- **Action item**: Look through the data below for the line with "[citizen-science consensus label]" and the line with "common name: thomson's gazelle", then output those two and all lines in between, exactly as written.

*** Opening of Information shown ***

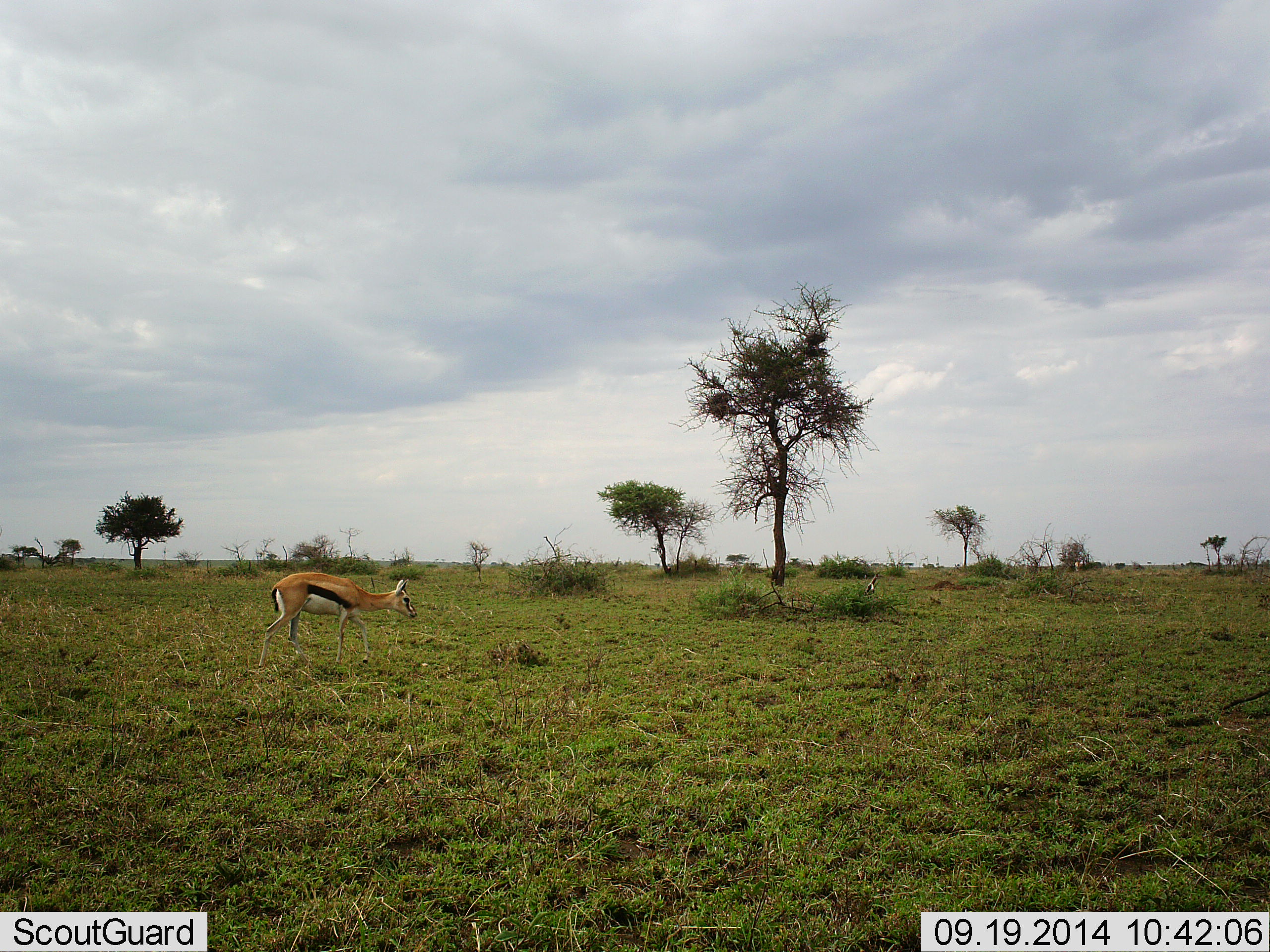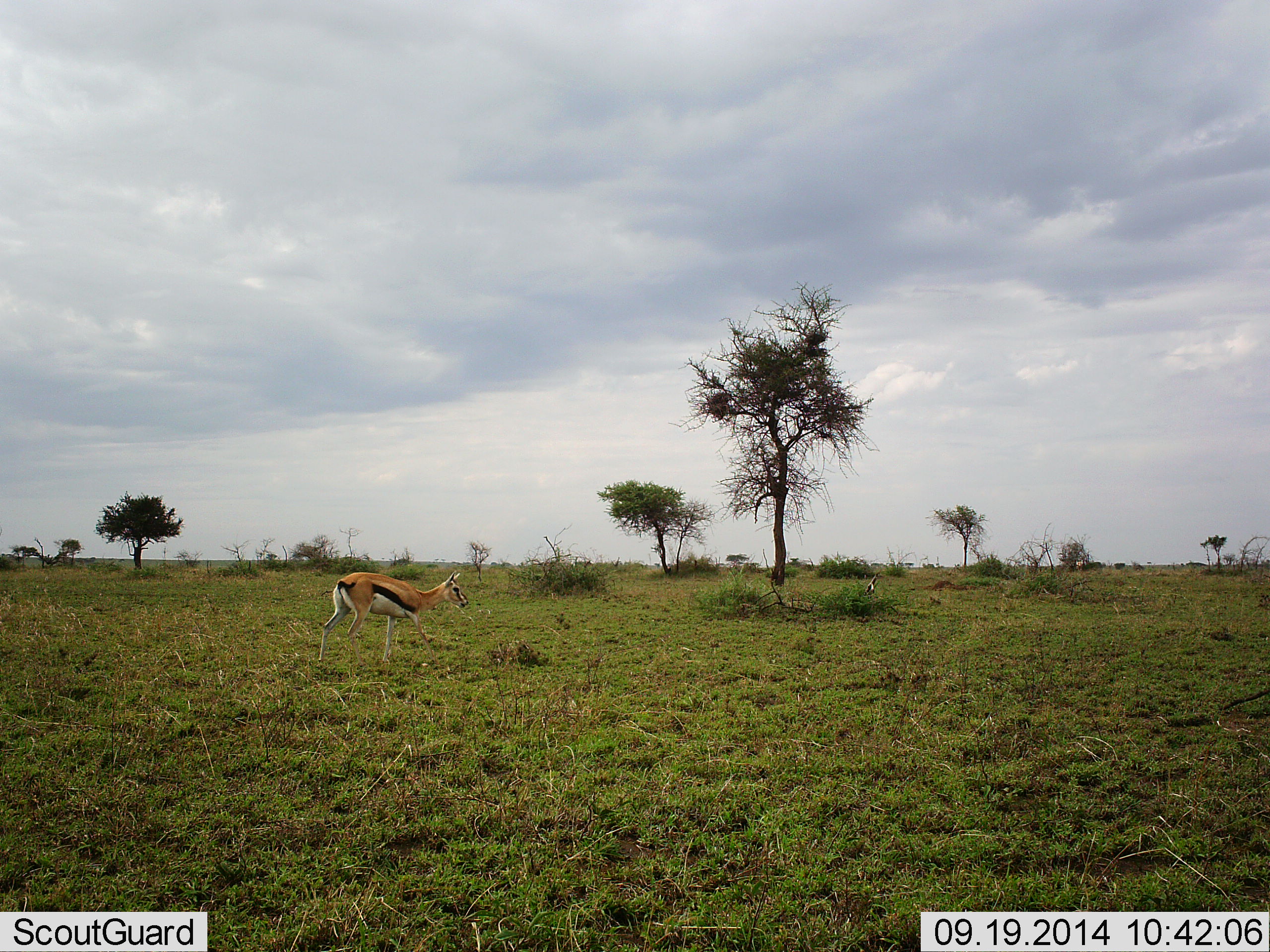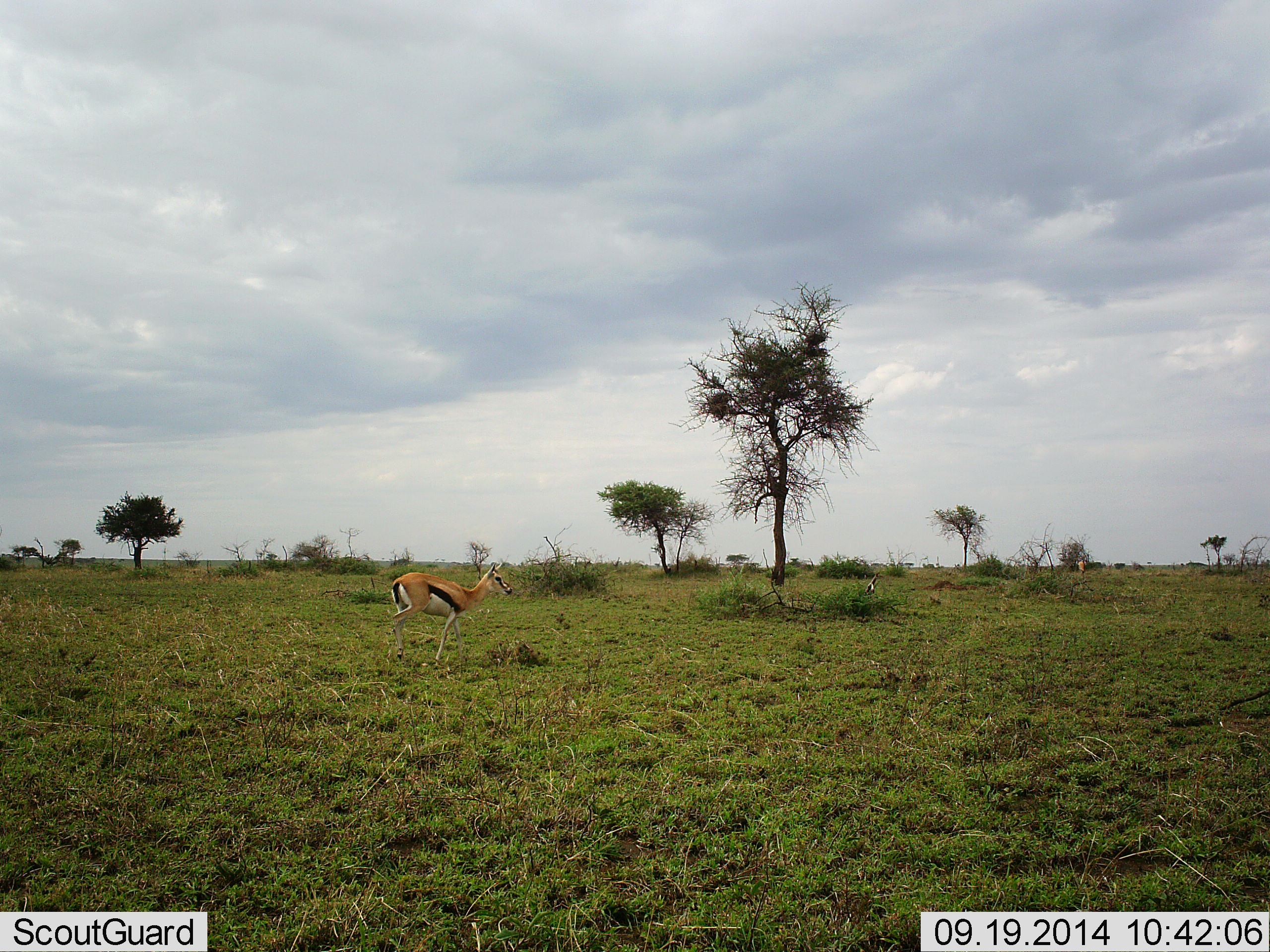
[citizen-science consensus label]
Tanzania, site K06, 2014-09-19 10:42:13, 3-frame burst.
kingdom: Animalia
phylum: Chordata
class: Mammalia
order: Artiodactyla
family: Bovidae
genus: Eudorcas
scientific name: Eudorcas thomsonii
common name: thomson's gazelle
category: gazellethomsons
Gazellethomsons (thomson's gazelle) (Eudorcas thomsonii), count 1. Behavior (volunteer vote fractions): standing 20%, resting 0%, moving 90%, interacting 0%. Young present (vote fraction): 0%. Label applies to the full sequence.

*** Close of Information shown ***
*** Opening of Information shown ***

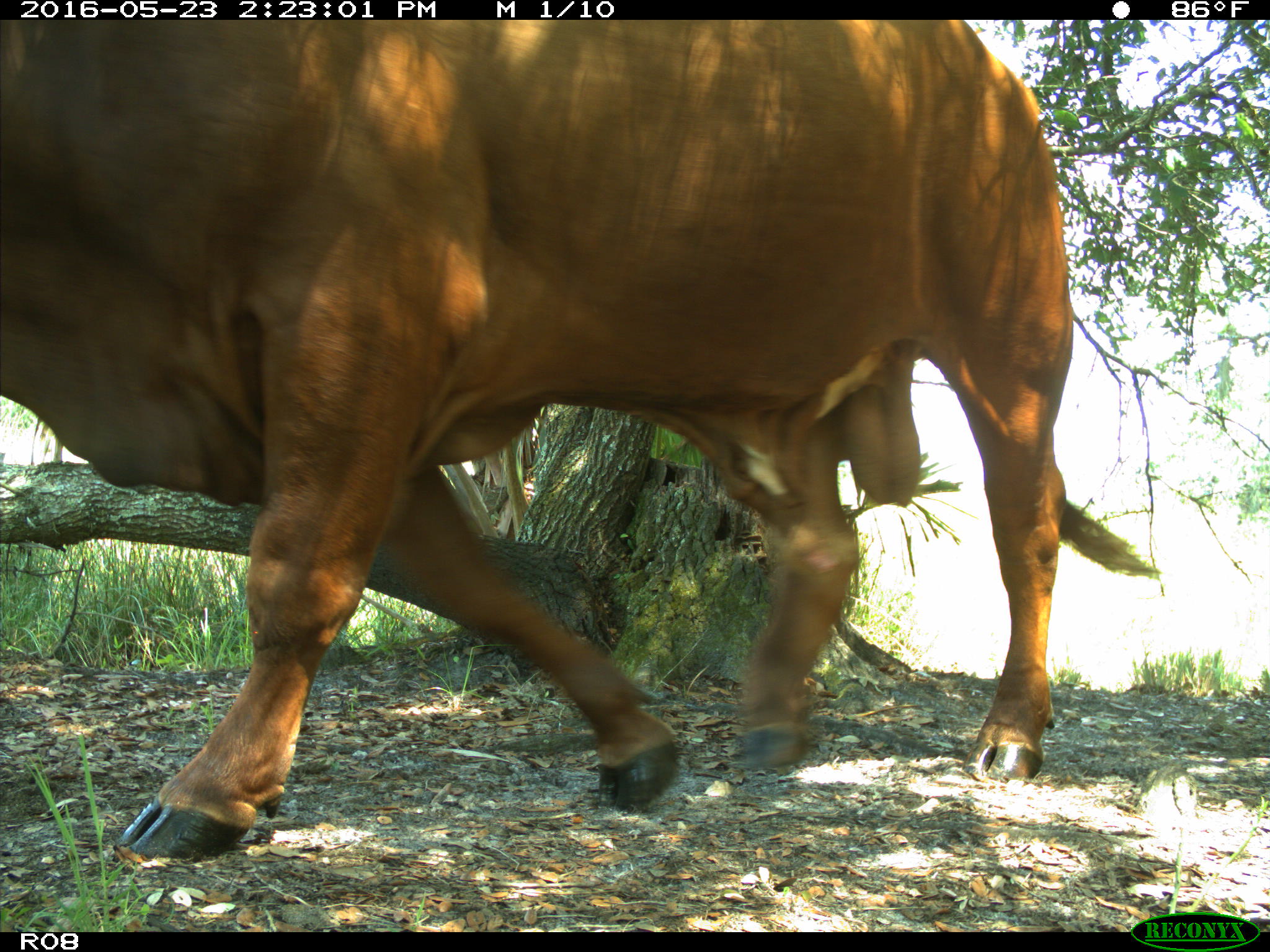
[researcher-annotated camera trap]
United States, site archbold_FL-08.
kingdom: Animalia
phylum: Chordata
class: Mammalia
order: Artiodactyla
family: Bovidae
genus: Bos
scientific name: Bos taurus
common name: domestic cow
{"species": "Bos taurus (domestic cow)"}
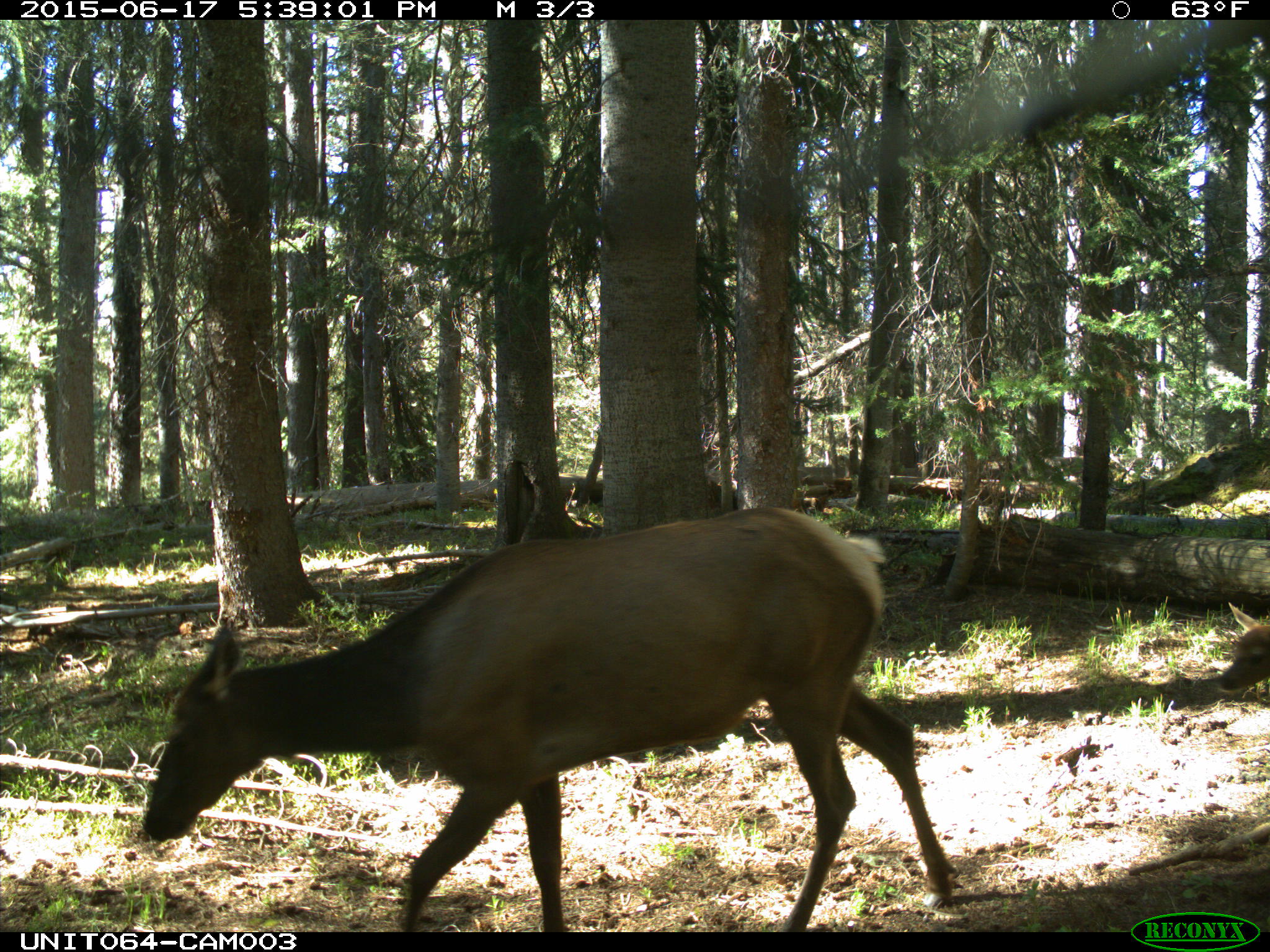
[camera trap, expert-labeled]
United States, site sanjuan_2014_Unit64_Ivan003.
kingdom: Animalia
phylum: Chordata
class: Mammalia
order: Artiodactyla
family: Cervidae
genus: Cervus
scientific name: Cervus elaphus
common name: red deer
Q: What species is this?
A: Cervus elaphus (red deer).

*** Close of Information shown ***

- **The answer**:
[citizen-science consensus label]
Tanzania, site K06, 2014-09-19 10:42:13, 3-frame burst.
kingdom: Animalia
phylum: Chordata
class: Mammalia
order: Artiodactyla
family: Bovidae
genus: Eudorcas
scientific name: Eudorcas thomsonii
common name: thomson's gazelle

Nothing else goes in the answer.